健康状態とGAFの解析では、感覚運動と小脳のDMNへの接続が全体的な機能と主観的な健康状態に関連することが示されました(例:感覚運動とGAFのr=0.17、健康状態のr=0.16;小脳とGAFのr=0.28、健康状態のr=0.16)。効果サイズは中程度ですが、意味のある関係を示しています。
特に、これらの関連は主に精神病群のデータによって推進されており、早期精神病における握力と機能的結果とに相関する重要な神経学的特徴である小脳と帯状皮質の接続性の変化を強調しています。
専門家のコメント
本研究は、安静時接続性を用いた内在的な脳ネットワークの整合性の評価と、単純な臨床測定値である握力を結びつけることで、精神病における精神運動異常の理解を深めています。DMN関連回路が感覚運動と小脳領域にかかわっていることから、運動と認知・情動機能障害が統合されていることが示されています。
研究結果は、握力がCNSの健康状態を反映することの生物学的妥当性を支持しており、大規模な脳ネットワークが運動制御と自己参照処理の基盤となることで、その健康状態が握力に影響を与えている可能性があります。臨床評価に握力を組み込むことで、潜在的な神経学的障害と全体的な健康状態のコスト効率の高いプロキシとして活用できる可能性があります。

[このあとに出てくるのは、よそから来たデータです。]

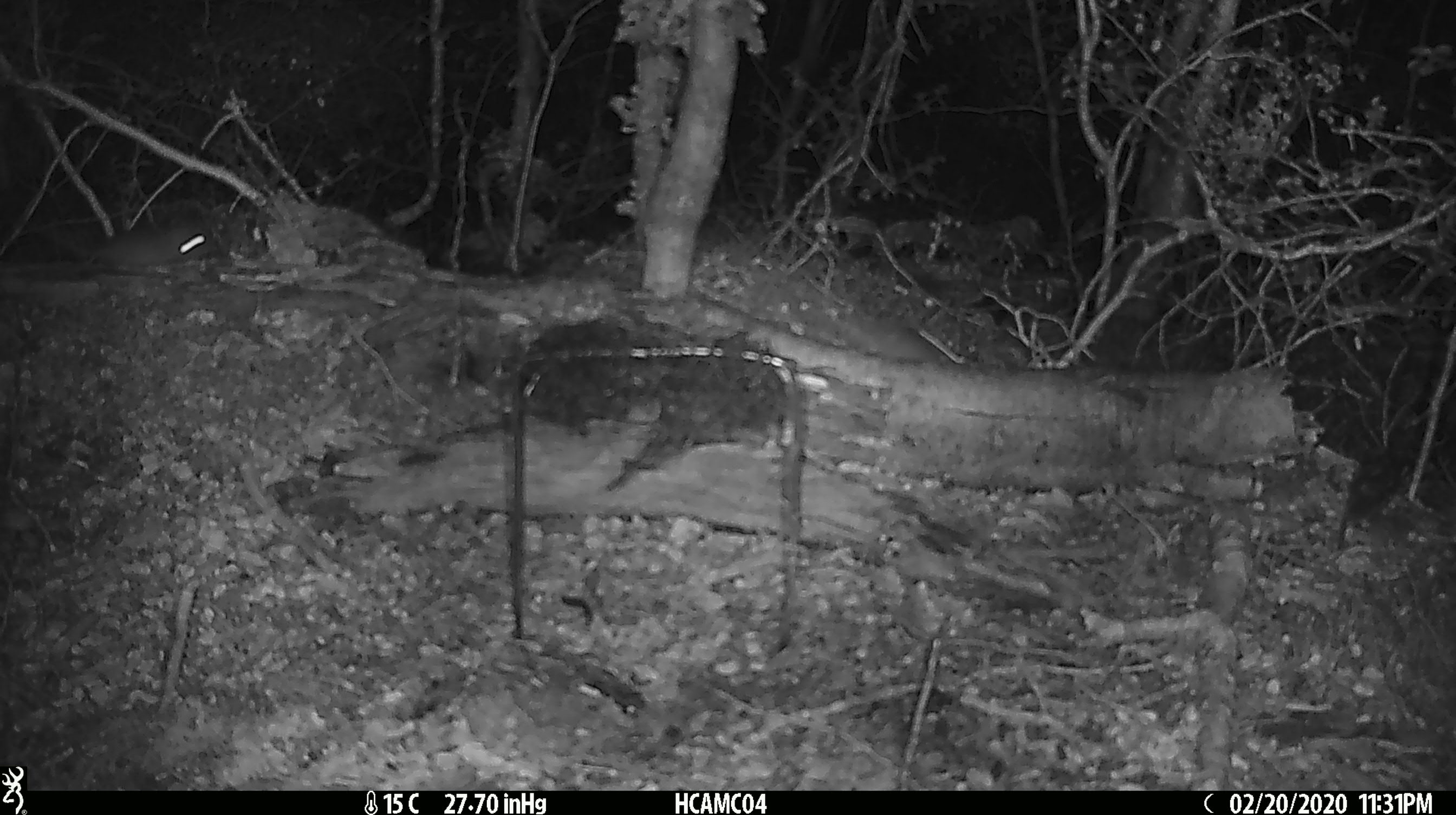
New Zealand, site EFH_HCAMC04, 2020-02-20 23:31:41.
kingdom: Animalia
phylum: Chordata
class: Mammalia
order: Rodentia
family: Muridae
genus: Mus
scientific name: Mus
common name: mouse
Mouse (Mus).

制限点には、横断的研究設計による因果関係の推論の困難さと、中程度の相関効果サイズによるさらなる検証の必要性が含まれます。縦断的研究が必要であり、握力と対応する接続パターンが臨床経過や治療反応を予測するかどうかを検証する必要があります。
結論
本コネクトーム全体の研究では、握力が早期精神病におけるデフォルトモードネットワーク(DMN)、感覚運動皮質、小脳、前帯状皮質の安静時ネットワークの変化を反映する有望なバイオマーカーであることが示されました。握力、脳接続性、全体的機能の関係は、疾患負荷の監視と物理的健康と健康状態の改善を目指した介入のガイドラインとしての潜在的な臨床的有用性を強調しています。
資金提供とClinicalTrials.gov
本研究は、早期精神病のための人間コネクトームプロジェクトコンソーシアムの支援を受けました。関連する臨床試験の登録や資金提供の詳細は、参照文献には明記されていません。
参考文献
Ward HB, Beermann A, Manzanarez Felix K, Narisetti L, Lewandowski KE, Coleman M, Bouix S, Holt D, Öngür D, Breier A, Shenton ME, Brady RO Jr, Moussa-Tooks AB. Grip Strength as a Marker of Resting-State Network Integrity and Well-Being in Early Psychosis. Am J Psychiatry. 2025 Sep 1;182(9):840-849. doi: 10.1176/appi.ajp.20240780. Epub 2025 Jun 25. PMID: 40556454; PMCID: PMC12323693.